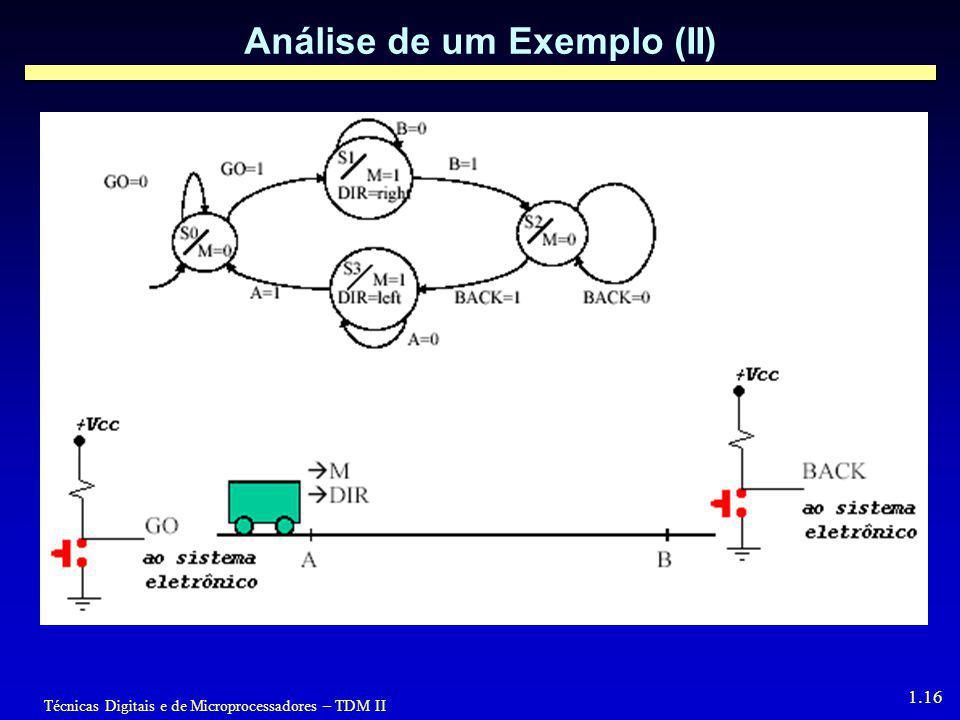 Técnicas Digitais e de Microprocessadores – TDM II 1.16 Análise de um Exemplo (II)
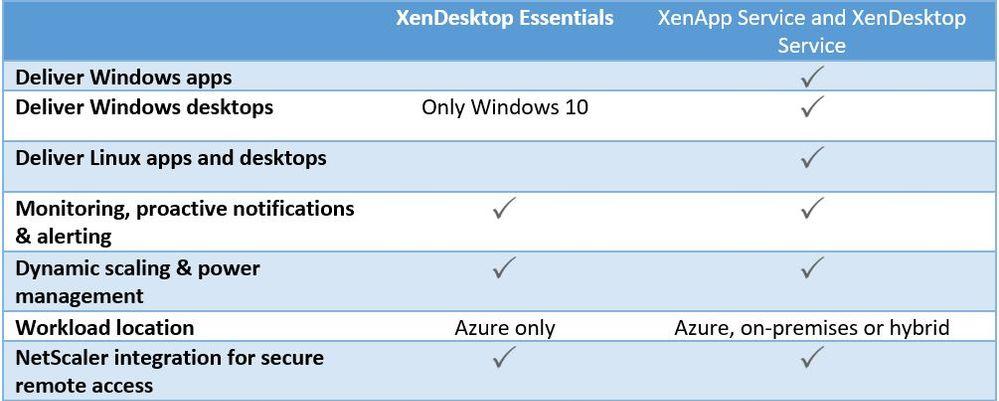 XenDesktop Essentials vs XenApp.jpg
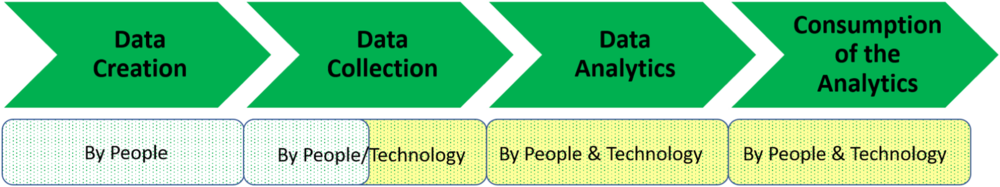 Figure 3: A four-phase framework for people analytics (Source: Arun Sundar, Dipti Gulati, TrustSphere)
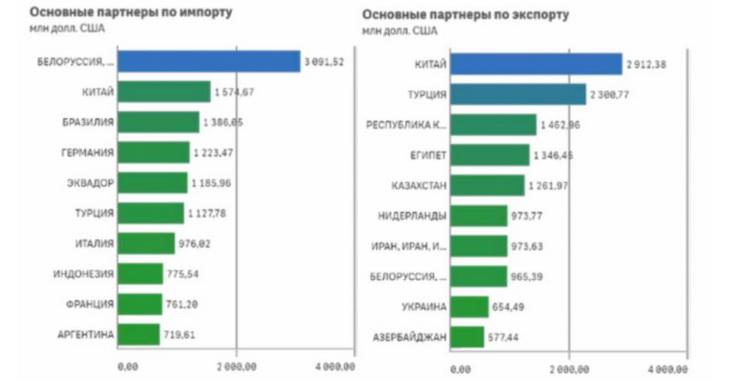 экспорт продукции АПК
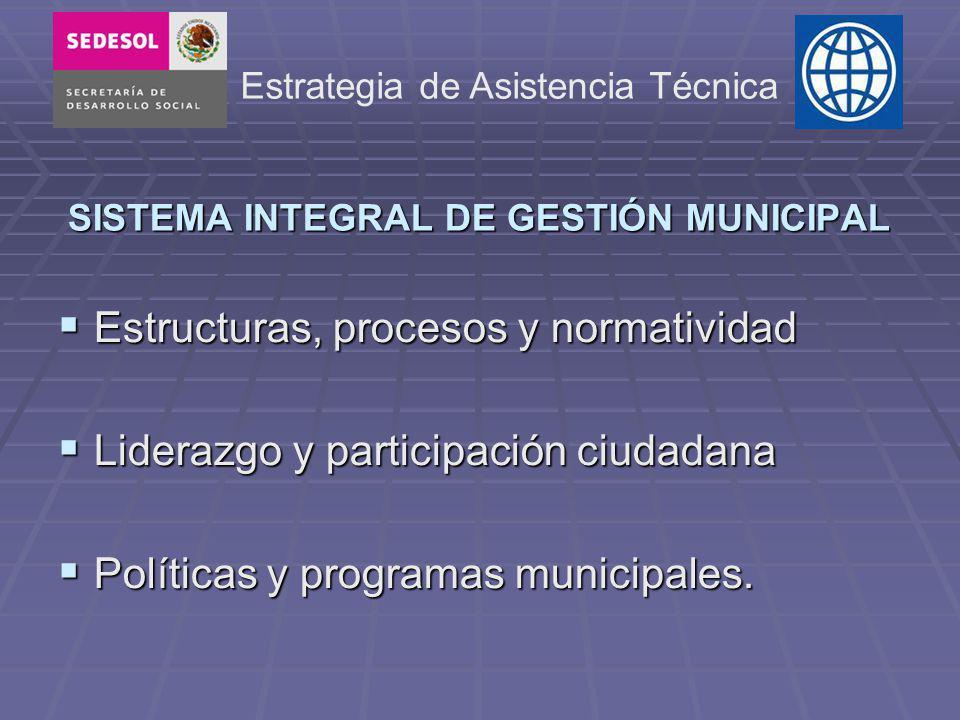 SISTEMA INTEGRAL DE GESTIÓN MUNICIPAL Estructuras, procesos y normatividad Estructuras, procesos y normatividad Liderazgo y participación ciudadana Liderazgo y participación ciudadana Políticas y programas municipales.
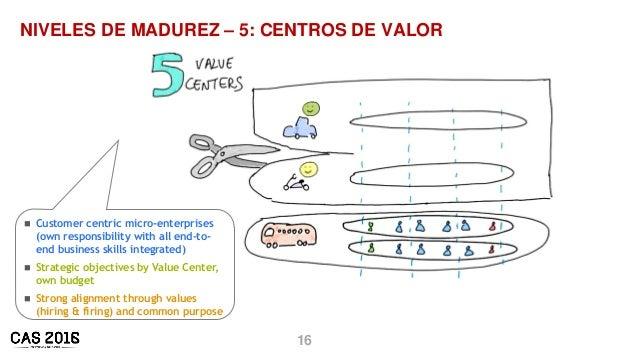 16 NIVELES DE MADUREZ – 5: CENTROS DE VALOR  Customer centric micro-enterprises (own responsibility with all end-to- end ...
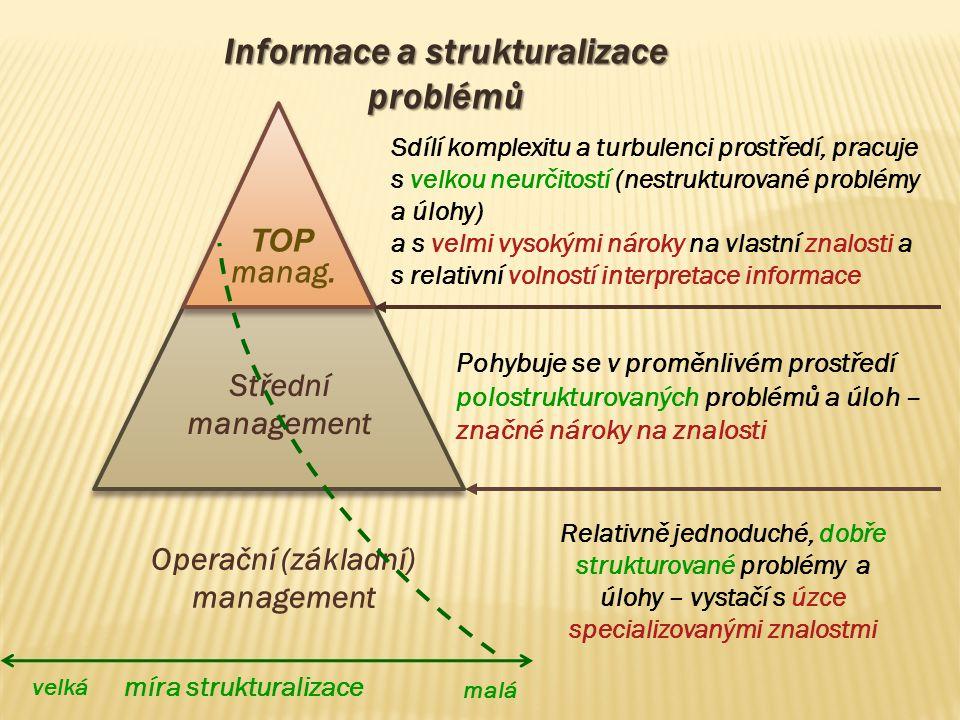 Informace a strukturalizace problémů Operační (základní) management
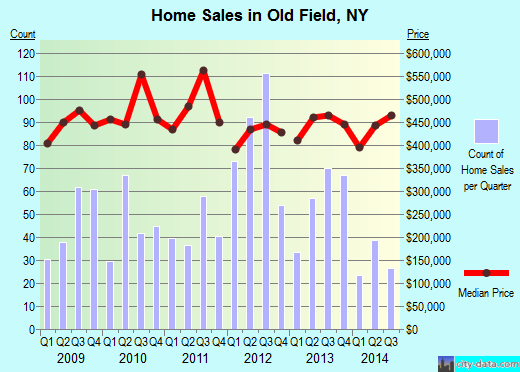 Old Field,NY real estate house value index trend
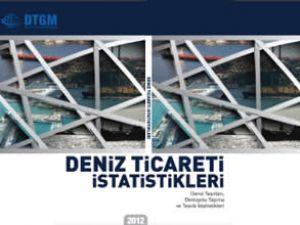 """""""Deniz Ticareti İstatistikleri – 2012""""  yayınlandı"""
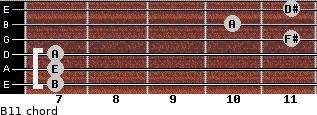 B11 for guitar on frets 7, 7, 7, 11, 10, 11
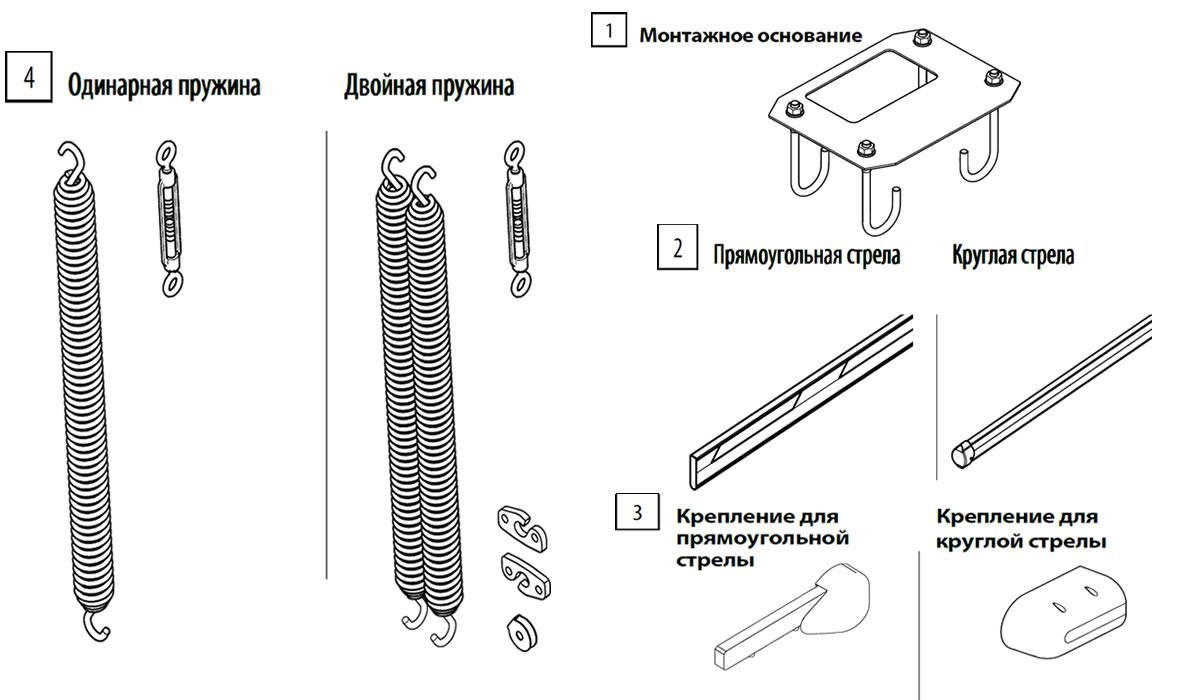 Шлагбаумы - виды шлагбаумов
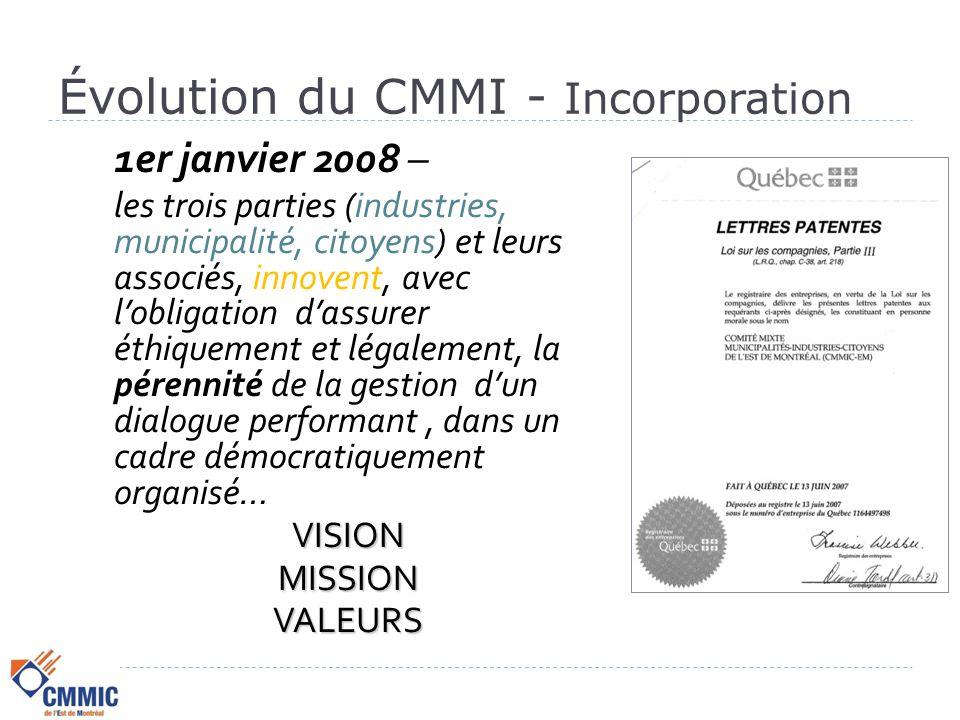 Évolution du CMMI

## Activity:
Every line of the records must come back unchanged, except that pictures are dropped.

## Response:
 Técnicas Digitais e de Microprocessadores – TDM II 1.16 Análise de um Exemplo (II)
 XenDesktop Essentials vs XenApp.jpg
 Figure 3: A four-phase framework for people analytics (Source: Arun Sundar, Dipti Gulati, TrustSphere)
 экспорт продукции АПК
 SISTEMA INTEGRAL DE GESTIÓN MUNICIPAL Estructuras, procesos y normatividad Estructuras, procesos y normatividad Liderazgo y participación ciudadana Liderazgo y participación ciudadana Políticas y programas municipales.
 16 NIVELES DE MADUREZ – 5: CENTROS DE VALOR  Customer centric micro-enterprises (own responsibility with all end-to- end ...
 Informace a strukturalizace problémů Operační (základní) management
 Old Field,NY real estate house value index trend
 """""""Deniz Ticareti İstatistikleri – 2012""""  yayınlandı"""
 B11 for guitar on frets 7, 7, 7, 11, 10, 11
 Шлагбаумы - виды шлагбаумов
 Évolution du CMMI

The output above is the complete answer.